Whereas with chezmoi, the bashrc file is a template that is the same on all machines that simply says "export FOO={{ fooval }}" and chezmoi does the templating. So you can just indent the line and fast-forward/apply on other machines and that's it.

It's not intended as a dotfile manager replacement, but a Git replacement.

As long as the patches don't conflict its fine and dandy, if there's a collision you record a resolution that fixes the conflict

Also, the conflict resolution is just another patch (Pijul patches aren't just regular diffs, they have a lot more information), so should you decide to merge it back upstream after all, you can also cherry-pick the conflict resolution along with the conflicting patch, and also without changing the hash.
One of the motivations behind Pijul was to manage custom versions of Nixpkgs while still benefiting from upstream commits. One issue that's hard with Git is that when you also want to contribute multiple changes back, you have:

1. A branch pointing to the latest nixpkgs head.

2. A branch with commit A (let's say commit A introduces a new package to nixpkgs).
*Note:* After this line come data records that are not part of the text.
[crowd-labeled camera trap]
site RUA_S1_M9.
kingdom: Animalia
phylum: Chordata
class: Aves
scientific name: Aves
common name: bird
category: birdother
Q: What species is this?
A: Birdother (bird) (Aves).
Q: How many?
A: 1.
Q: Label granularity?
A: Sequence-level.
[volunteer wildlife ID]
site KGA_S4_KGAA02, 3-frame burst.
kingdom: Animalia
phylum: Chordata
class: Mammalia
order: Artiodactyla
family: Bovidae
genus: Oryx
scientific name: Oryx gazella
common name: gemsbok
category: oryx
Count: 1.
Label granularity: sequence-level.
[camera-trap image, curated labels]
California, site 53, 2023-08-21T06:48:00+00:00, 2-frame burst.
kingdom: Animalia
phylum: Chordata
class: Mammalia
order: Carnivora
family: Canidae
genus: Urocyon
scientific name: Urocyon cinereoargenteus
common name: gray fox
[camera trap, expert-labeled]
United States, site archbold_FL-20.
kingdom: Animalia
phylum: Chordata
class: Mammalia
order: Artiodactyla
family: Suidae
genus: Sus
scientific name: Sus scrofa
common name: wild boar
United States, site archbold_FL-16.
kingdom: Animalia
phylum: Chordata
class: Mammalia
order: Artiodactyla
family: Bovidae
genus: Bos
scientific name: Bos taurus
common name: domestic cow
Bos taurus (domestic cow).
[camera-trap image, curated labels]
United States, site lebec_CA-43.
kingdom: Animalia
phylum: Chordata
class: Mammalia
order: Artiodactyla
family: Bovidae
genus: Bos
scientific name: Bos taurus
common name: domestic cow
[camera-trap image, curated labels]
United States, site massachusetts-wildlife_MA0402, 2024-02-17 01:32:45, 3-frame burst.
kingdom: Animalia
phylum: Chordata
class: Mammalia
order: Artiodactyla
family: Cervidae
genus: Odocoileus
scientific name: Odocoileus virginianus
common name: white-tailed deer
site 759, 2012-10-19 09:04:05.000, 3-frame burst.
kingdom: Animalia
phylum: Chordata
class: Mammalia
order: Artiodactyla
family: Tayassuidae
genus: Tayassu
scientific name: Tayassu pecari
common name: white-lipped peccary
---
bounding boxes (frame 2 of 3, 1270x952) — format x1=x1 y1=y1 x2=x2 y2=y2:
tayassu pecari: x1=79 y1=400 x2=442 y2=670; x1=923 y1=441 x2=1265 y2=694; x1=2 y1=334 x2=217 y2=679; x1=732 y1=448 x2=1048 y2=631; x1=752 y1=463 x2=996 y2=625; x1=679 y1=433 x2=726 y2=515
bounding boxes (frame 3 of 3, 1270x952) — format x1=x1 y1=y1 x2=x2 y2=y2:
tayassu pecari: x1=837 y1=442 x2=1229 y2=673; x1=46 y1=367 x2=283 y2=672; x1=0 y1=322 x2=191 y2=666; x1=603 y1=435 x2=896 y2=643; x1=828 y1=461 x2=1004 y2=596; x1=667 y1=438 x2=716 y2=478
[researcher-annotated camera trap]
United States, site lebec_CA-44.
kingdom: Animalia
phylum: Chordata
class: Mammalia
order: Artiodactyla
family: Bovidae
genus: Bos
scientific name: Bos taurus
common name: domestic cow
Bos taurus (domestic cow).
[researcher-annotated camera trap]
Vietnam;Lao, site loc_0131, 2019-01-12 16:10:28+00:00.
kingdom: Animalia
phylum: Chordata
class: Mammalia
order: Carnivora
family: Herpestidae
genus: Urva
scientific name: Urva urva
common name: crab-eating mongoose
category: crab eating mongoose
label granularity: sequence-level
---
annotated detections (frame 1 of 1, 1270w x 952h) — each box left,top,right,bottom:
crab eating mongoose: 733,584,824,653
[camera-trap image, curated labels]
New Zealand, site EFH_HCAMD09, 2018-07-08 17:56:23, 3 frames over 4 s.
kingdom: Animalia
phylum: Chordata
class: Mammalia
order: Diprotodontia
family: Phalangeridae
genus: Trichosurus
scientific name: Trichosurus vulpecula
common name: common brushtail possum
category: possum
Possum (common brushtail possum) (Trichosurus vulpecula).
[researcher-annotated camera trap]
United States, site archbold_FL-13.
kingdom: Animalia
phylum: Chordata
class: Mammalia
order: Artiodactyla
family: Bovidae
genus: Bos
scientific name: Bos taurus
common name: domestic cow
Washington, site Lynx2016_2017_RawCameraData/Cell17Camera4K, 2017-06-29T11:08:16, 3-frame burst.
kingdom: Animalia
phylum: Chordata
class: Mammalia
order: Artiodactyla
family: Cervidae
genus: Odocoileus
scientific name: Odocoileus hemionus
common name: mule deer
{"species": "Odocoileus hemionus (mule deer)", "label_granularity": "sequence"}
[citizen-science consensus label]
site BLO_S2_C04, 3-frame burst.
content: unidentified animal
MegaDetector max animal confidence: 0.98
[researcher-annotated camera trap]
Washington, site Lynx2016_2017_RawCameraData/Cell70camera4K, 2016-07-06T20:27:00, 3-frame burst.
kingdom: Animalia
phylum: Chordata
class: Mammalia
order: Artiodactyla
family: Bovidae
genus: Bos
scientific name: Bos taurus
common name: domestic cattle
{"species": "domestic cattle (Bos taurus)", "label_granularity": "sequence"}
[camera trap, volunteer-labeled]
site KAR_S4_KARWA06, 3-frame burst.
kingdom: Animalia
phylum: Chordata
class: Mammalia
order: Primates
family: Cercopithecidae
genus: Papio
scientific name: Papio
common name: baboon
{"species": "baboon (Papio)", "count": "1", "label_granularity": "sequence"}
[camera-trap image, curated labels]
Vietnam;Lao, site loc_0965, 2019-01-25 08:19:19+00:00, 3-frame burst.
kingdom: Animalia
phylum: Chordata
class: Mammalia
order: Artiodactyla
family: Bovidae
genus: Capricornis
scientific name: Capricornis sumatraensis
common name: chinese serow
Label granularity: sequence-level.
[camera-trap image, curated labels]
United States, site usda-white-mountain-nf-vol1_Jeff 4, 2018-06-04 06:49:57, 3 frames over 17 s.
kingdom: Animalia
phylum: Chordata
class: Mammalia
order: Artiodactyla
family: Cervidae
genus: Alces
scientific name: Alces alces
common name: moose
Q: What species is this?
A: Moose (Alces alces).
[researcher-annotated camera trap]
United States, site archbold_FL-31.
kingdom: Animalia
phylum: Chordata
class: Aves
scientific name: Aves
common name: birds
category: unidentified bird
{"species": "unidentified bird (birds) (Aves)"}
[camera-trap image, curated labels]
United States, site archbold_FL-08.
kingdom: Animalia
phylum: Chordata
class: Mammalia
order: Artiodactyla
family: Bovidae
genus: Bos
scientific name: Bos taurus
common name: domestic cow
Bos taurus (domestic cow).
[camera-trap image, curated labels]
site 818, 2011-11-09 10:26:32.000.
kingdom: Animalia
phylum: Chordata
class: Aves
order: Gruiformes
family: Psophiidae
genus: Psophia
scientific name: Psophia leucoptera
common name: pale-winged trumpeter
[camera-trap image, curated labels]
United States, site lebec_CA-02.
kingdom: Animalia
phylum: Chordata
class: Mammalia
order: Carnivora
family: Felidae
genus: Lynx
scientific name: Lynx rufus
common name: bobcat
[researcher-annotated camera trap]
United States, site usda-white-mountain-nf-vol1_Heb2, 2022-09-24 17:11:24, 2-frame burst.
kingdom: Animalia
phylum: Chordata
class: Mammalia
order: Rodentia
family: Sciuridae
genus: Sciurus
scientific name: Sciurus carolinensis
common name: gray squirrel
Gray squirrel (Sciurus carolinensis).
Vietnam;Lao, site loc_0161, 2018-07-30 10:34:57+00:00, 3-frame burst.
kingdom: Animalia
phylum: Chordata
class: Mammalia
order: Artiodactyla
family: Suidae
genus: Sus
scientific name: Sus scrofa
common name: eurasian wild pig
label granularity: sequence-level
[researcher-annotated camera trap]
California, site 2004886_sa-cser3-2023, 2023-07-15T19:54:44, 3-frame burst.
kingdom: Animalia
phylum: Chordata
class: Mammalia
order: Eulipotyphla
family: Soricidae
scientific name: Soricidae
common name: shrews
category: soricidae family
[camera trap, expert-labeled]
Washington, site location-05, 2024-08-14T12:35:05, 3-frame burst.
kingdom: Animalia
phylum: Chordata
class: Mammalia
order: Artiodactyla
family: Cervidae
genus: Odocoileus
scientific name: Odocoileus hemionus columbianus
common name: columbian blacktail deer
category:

3. A branch with commit B (changing some config file).

4. A branch currently at in use for your own machines, with branches 2 and 3 rebased on top of branch 1.

Every time you do anything, you'll have to remember the flow for getting the commits fetched/rebased. Which is fine if you have a DevOps team doing exactly that, but isn't too cool if you are anything other than a large company.

In Pijul, you would have a single channel (branch sort-of equivalent) and two patches (A and B) instead, which you can push independently from each other at any time if you want to contribute them back.

Darcs does the same but wouldn't scale to Nixpkgs-sized repos.

I have no idea what you're talking about. You just merge the change.